Supplied text:

###

Actuarial model validation must keep pace with the additional complexities from the variety of models that now fall under its scope. While traditional methods like unit testing and static validation continue to be useful, additional methods such as using metadata to track data flows over time or variable significance tests evaluating model structure will become essential for model validation as well.

This article provides an overview of activities that should be considered by an actuary when validating a predictive model. It describes several components to consider when validating a predictive model and provides an examination of various methodologies that can be implemented in the validation process.

Model Selection Methodology

Model selection refers to the selection of the actual modeling technique, components, and functional form to be used in the model. For traditional actuarial models, the model selection stage of the validation process would focus on the choice and reasonableness of assumptions along with how the functionality of the model reflects the problem it is aiming to solve and any limitations in data.

When validating a predictive model, however, the choice of model is often the primary focus. Given the wide variety of possible options when choosing a predictive model or machine learning algorithm, the validator must understand the reason for the selection of a particular model and be able to make an assessment as to whether the model selected was appropriate for its purpose.

When choosing the model, the actuary would be expected to compare alternative solutions and clearly articulate why the given model was selected. In order to understand this model selection process, it’s essential for the validator to understand how various models were ranked, and to make an assessment as to whether the ranking methodologies were correctly applied. (see Figure 1)

###

Supplied entries:
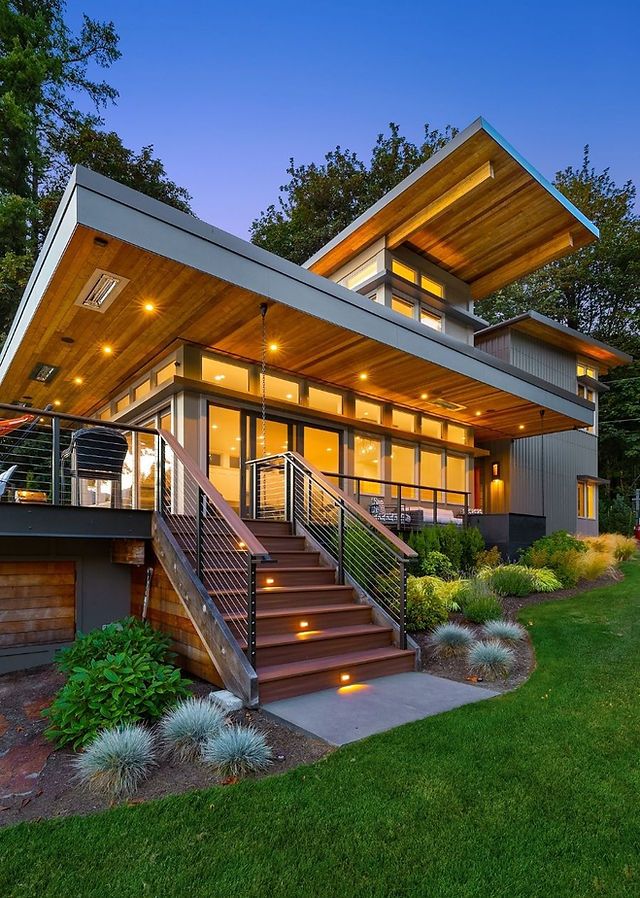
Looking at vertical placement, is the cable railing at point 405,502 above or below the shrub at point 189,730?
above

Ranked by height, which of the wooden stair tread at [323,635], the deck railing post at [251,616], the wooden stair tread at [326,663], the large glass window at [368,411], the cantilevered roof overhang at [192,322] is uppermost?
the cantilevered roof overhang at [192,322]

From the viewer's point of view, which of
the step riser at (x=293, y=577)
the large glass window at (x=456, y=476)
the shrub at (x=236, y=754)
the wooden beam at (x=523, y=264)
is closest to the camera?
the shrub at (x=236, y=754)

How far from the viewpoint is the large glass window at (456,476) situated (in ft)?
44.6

###

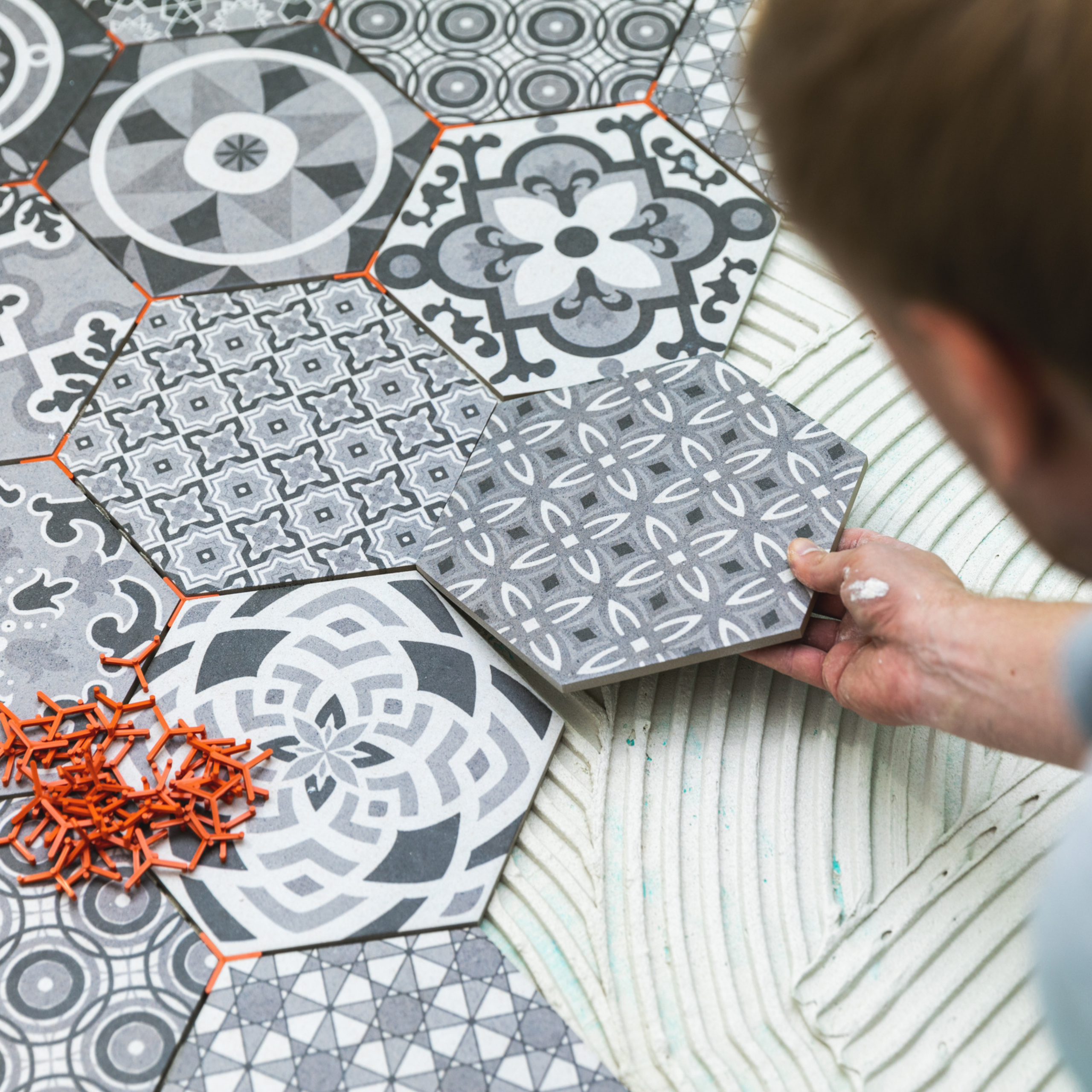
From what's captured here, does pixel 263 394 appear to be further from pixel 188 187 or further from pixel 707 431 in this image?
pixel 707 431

###

To be done:
1) In the model validation article, rewrite the stretch from "This article provides" through "limitations in data.", changing "predictive model" to "machine learning model".
2) According to the model validation article, why must the validator understand the reason a particular predictive model was selected? Answer in one to three sentences.
3) Translate this sentence from the model validation article into Spanish: "Model selection refers to the selection of the actual modeling technique, components, and functional form to be used in the model."

Solutions to the exercise:
1)
This article provides an overview of activities that should be considered by an actuary when validating a machine learning model. It describes several components to consider when validating a machine learning model and provides an examination of various methodologies that can be implemented in the validation process.

Model Selection Methodology

Model selection refers to the selection of the actual modeling technique, components, and functional form to be used in the model. For traditional actuarial models, the model selection stage of the validation process would focus on the choice and reasonableness of assumptions along with how the functionality of the model reflects the problem it is aiming to solve and any limitations in data.

2) There is a wide variety of possible options when choosing a predictive model or machine learning algorithm. The validator therefore has to understand why a particular model was chosen and judge whether it was appropriate for its purpose.

3) La selección del modelo se refiere a la selección de la técnica de modelización concreta, los componentes y la forma funcional que se utilizarán en el modelo.